Instructions to follow:
Gather and copy out each line of the material below that contains the word "plank".

::: Provided records

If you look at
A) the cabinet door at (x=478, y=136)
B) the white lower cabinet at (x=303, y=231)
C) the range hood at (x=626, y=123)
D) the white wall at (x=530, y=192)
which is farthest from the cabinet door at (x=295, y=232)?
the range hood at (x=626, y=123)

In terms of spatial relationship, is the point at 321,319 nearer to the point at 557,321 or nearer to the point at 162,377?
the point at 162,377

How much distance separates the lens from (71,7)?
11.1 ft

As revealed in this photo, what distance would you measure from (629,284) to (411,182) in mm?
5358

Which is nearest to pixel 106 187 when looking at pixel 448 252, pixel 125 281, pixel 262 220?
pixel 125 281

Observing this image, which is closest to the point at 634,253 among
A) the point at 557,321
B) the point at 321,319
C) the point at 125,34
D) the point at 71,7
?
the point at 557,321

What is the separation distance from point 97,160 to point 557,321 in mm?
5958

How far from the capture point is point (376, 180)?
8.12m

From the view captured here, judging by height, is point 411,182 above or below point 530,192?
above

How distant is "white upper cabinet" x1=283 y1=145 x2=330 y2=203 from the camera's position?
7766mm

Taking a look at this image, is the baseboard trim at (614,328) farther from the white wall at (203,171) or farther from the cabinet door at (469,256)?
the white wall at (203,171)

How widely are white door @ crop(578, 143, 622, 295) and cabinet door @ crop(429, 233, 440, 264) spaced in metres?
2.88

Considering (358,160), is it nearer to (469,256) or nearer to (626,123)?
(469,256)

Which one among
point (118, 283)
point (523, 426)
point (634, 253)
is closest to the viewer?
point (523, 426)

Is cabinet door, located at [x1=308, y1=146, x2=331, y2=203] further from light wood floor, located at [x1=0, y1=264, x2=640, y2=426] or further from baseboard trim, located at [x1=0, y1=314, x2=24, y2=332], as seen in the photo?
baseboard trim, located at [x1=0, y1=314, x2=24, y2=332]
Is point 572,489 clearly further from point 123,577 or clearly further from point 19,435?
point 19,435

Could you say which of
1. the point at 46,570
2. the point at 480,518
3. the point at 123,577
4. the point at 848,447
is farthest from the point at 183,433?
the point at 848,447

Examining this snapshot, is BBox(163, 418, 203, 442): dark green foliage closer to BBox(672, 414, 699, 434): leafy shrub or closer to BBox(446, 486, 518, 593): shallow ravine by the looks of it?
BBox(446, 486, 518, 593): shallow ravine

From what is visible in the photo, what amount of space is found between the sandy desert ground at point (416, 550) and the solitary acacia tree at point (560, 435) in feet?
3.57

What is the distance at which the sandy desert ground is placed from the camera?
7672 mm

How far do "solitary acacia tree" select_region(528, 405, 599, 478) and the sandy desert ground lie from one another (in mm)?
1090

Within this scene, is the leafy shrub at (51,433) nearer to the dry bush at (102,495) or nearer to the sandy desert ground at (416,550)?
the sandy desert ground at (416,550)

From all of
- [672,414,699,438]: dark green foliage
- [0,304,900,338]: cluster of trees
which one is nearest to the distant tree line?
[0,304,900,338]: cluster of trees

::::::
::: Provided records

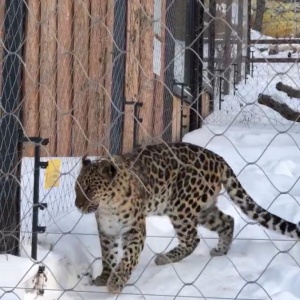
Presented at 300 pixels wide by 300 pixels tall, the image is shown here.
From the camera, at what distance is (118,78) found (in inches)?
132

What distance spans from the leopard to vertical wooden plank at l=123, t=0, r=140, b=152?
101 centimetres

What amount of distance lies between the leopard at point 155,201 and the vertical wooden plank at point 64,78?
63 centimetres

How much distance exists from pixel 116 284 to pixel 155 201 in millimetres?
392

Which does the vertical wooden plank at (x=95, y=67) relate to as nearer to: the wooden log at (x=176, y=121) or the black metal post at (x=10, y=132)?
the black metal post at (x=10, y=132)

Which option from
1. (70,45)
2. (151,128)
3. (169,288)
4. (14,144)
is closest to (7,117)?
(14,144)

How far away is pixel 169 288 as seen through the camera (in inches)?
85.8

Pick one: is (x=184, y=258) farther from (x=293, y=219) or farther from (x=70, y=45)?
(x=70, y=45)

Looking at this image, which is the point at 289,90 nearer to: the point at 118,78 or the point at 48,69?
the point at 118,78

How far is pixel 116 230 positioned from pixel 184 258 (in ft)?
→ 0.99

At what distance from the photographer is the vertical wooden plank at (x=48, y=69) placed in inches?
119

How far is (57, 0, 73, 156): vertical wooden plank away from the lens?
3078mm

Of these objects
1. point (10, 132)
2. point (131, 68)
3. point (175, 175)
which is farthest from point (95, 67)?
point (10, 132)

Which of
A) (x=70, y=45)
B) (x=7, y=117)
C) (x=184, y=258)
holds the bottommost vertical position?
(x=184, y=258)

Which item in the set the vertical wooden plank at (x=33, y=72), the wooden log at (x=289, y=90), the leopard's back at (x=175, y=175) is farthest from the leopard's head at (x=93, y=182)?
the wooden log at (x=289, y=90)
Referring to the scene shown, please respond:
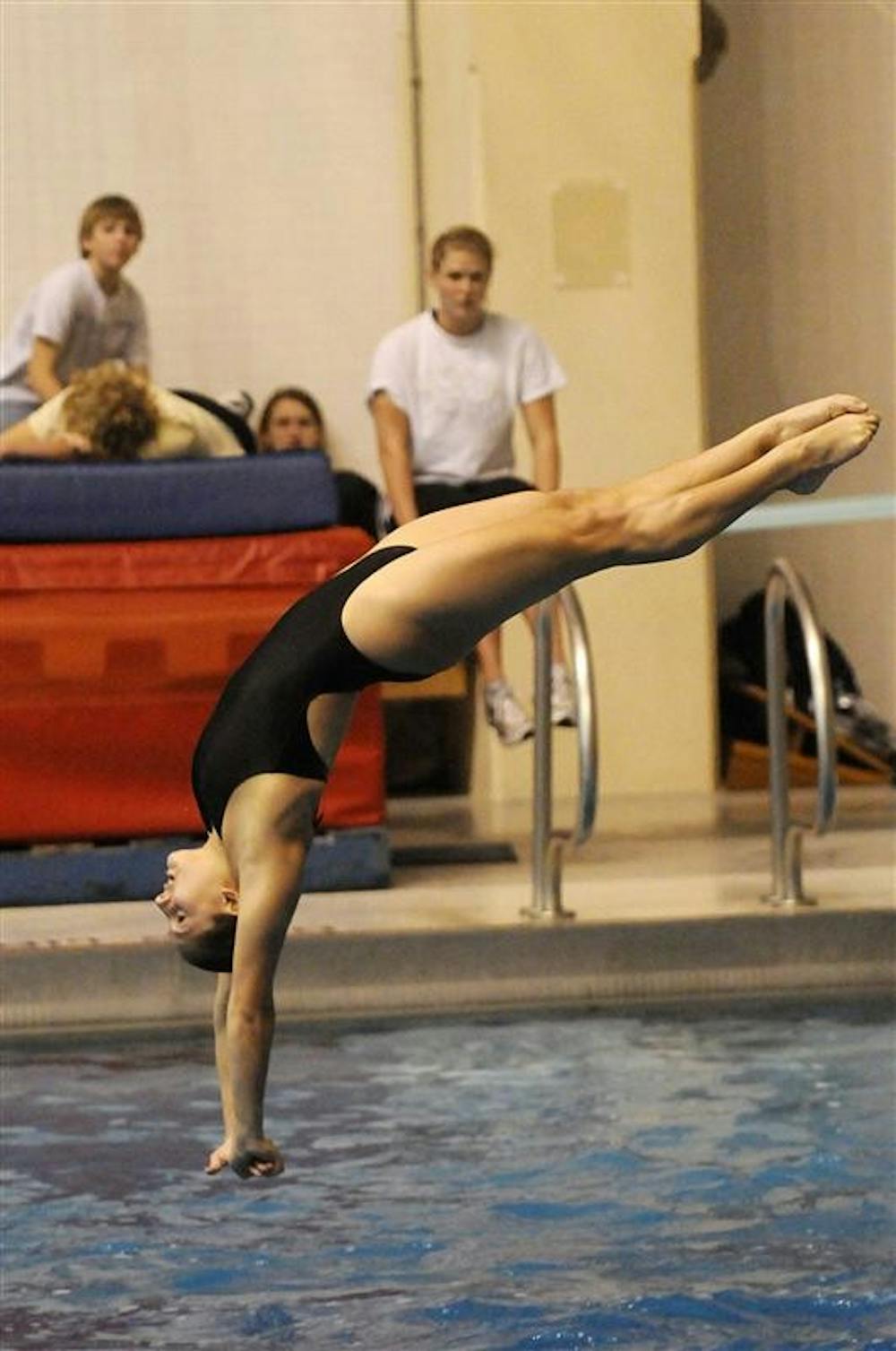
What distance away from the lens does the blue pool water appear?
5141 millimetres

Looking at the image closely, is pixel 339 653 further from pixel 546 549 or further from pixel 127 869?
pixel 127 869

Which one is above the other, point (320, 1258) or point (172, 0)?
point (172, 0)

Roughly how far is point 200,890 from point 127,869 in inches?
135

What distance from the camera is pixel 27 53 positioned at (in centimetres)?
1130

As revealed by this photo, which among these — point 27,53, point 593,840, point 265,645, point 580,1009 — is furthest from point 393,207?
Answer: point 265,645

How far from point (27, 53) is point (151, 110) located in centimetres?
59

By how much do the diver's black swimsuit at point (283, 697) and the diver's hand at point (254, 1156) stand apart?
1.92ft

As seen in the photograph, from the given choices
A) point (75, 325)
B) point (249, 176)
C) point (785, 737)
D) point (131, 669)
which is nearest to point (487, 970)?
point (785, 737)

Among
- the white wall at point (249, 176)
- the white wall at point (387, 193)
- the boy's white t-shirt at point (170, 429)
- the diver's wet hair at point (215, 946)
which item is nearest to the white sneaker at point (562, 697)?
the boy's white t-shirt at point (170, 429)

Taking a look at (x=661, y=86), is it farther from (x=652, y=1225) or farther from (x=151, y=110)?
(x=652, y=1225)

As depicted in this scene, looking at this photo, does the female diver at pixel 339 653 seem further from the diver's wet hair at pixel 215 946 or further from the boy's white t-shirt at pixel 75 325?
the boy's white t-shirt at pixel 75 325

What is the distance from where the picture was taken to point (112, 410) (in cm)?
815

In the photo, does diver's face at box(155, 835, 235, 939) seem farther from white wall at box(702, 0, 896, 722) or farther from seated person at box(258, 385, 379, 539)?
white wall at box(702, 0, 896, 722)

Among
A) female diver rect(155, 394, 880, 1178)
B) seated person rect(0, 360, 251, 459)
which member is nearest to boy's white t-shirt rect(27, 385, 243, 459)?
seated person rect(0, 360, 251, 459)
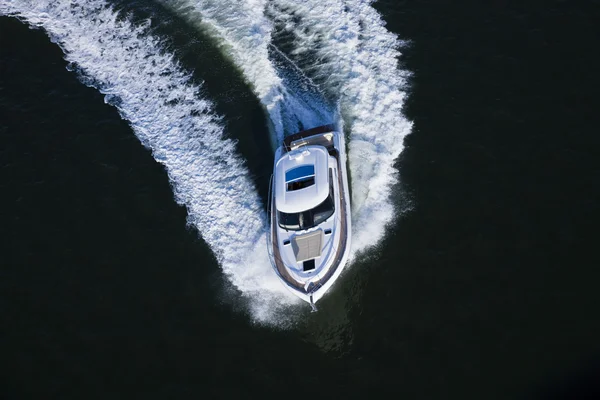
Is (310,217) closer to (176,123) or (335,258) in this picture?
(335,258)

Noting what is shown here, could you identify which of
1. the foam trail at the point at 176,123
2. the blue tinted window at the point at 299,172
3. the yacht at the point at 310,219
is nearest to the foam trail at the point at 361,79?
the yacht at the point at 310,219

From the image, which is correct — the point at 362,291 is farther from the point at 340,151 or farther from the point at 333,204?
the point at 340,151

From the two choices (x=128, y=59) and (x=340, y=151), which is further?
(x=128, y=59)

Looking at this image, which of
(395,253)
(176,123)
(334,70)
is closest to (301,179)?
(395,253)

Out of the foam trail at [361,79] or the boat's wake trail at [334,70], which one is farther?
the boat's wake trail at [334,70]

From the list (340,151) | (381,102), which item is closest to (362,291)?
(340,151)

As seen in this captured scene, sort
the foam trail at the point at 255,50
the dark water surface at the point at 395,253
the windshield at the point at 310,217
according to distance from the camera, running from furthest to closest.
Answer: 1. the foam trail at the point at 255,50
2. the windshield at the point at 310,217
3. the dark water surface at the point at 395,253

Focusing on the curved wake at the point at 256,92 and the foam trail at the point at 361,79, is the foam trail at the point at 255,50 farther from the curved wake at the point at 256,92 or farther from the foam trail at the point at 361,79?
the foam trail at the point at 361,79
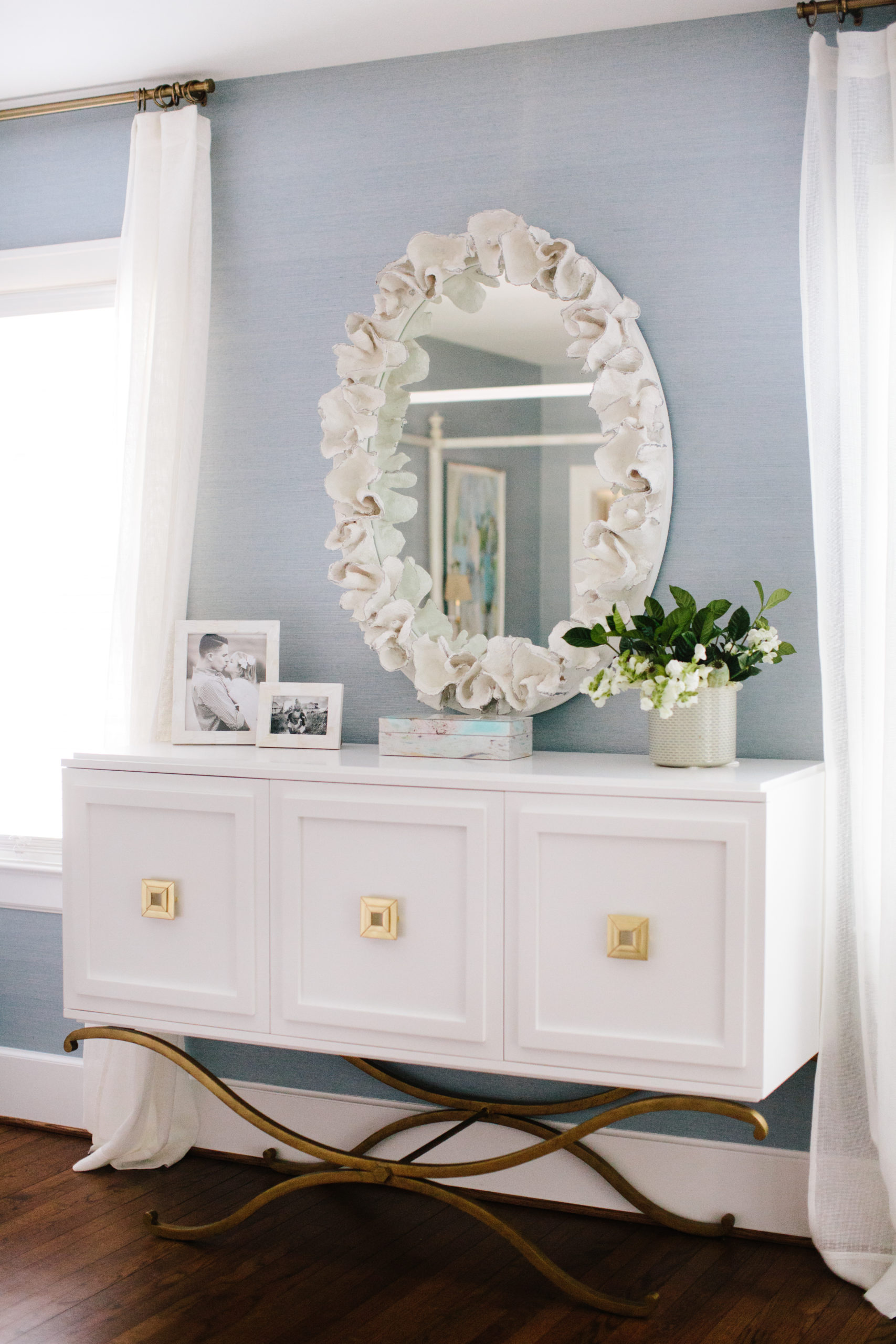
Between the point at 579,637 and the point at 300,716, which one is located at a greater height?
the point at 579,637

::::::
::: Provided records

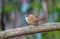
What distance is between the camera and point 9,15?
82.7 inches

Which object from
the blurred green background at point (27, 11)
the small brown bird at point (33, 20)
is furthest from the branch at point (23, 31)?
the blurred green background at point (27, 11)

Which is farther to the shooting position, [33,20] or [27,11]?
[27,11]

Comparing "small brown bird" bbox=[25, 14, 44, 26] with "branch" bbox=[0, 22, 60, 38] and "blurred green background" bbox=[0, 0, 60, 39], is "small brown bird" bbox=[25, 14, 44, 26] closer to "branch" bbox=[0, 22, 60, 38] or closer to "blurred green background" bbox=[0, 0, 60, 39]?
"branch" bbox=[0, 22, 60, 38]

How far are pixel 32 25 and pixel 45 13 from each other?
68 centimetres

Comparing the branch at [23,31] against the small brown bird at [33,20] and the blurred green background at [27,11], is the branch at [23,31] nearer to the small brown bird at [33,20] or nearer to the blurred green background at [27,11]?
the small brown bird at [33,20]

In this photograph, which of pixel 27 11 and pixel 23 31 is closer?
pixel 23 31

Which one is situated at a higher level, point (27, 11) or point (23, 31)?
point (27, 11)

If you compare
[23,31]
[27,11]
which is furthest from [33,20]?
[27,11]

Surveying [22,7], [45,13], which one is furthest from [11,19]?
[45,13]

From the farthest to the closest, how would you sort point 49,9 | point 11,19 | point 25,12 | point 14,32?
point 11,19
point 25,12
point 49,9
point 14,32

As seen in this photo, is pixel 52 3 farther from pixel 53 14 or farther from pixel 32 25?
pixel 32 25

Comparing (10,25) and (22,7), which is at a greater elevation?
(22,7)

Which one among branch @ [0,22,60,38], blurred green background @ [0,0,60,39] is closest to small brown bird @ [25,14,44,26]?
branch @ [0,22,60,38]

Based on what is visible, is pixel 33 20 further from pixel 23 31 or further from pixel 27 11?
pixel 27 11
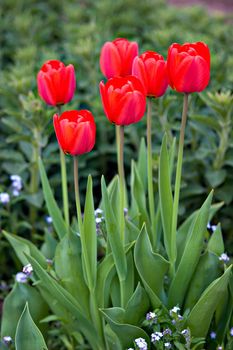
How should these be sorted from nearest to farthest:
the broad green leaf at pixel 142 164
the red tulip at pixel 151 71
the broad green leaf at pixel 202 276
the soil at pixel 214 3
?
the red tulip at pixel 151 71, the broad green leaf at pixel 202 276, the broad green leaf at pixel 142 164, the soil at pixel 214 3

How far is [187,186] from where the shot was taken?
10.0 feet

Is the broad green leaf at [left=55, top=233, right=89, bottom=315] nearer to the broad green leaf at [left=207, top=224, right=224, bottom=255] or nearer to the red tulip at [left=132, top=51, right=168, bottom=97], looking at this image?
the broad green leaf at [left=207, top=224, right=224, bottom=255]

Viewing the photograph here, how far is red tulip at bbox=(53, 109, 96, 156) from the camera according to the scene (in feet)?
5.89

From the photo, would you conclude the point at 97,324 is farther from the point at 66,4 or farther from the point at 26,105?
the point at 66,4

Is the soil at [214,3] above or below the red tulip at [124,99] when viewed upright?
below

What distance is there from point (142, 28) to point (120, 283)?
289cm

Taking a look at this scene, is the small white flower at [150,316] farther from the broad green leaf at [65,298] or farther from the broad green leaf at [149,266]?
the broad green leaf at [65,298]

::::::

Written answer:
What distance spans from the leopard to vertical wooden plank at l=123, t=0, r=140, b=152?
What amount of distance lies between the leopard at point 155,201 and the vertical wooden plank at point 64,78?
Which does the vertical wooden plank at (x=95, y=67) relate to as nearer to: the wooden log at (x=176, y=121) or the black metal post at (x=10, y=132)?
At what distance from the photographer is the vertical wooden plank at (x=48, y=69) placed in inches?
How far is (57, 0, 73, 156): vertical wooden plank away from the lens?
Which item in the set the vertical wooden plank at (x=33, y=72), the wooden log at (x=289, y=90), the leopard's back at (x=175, y=175) is farthest from the leopard's head at (x=93, y=182)?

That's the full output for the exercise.